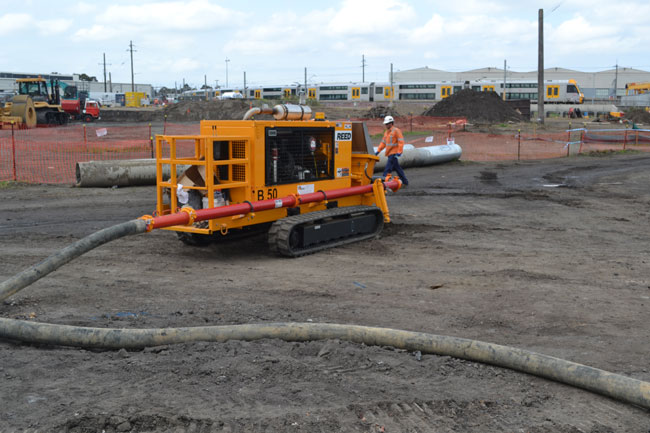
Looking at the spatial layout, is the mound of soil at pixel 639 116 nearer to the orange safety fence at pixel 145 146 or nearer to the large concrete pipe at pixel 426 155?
the orange safety fence at pixel 145 146

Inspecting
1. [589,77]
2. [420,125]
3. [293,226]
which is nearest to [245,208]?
[293,226]

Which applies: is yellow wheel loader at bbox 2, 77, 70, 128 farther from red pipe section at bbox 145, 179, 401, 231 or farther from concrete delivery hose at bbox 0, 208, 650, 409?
concrete delivery hose at bbox 0, 208, 650, 409

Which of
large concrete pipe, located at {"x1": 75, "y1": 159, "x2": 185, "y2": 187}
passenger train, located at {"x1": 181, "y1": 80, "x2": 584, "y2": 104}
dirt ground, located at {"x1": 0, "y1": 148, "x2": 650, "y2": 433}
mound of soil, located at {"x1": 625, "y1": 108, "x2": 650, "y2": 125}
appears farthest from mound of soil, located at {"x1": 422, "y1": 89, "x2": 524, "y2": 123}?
dirt ground, located at {"x1": 0, "y1": 148, "x2": 650, "y2": 433}

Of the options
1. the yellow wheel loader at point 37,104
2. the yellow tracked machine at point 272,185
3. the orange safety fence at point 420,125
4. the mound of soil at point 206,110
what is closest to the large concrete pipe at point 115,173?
the yellow tracked machine at point 272,185

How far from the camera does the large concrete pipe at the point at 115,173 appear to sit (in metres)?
16.2

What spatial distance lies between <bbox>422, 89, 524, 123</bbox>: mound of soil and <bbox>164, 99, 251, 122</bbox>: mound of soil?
59.9 ft

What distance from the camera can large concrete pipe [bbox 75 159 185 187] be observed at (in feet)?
53.3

WRITTEN EXERCISE: Copy all of the material above line for line, without changing a single character, and leave out the pictures.

SOLUTION TO THE EXERCISE:
Looking at the spatial layout, is the mound of soil at pixel 639 116 nearer to the orange safety fence at pixel 145 146 or nearer to the large concrete pipe at pixel 426 155?
the orange safety fence at pixel 145 146

Inspecting
1. [589,77]
2. [420,125]
3. [293,226]
which is nearest to [245,208]?
[293,226]

Which applies: is yellow wheel loader at bbox 2, 77, 70, 128 farther from red pipe section at bbox 145, 179, 401, 231 or farther from concrete delivery hose at bbox 0, 208, 650, 409?
concrete delivery hose at bbox 0, 208, 650, 409

Which of
large concrete pipe, located at {"x1": 75, "y1": 159, "x2": 185, "y2": 187}
passenger train, located at {"x1": 181, "y1": 80, "x2": 584, "y2": 104}
dirt ground, located at {"x1": 0, "y1": 148, "x2": 650, "y2": 433}
mound of soil, located at {"x1": 625, "y1": 108, "x2": 650, "y2": 125}
appears farthest from mound of soil, located at {"x1": 422, "y1": 89, "x2": 524, "y2": 123}?
dirt ground, located at {"x1": 0, "y1": 148, "x2": 650, "y2": 433}

Of the options
1. the yellow wheel loader at point 37,104
2. the yellow tracked machine at point 272,185
3. the orange safety fence at point 420,125
4. the mound of soil at point 206,110
what is closest to the large concrete pipe at point 115,173?
the yellow tracked machine at point 272,185

How far from the camera does the large concrete pipe at the point at 115,173 appear to sit (in metres)?
16.2

What spatial distance lies between <bbox>422, 89, 524, 123</bbox>: mound of soil and <bbox>164, 99, 251, 122</bbox>: mound of soil?
59.9 ft

What distance from the camera can large concrete pipe [bbox 75 159 185 187] be observed at (in feet)?
53.3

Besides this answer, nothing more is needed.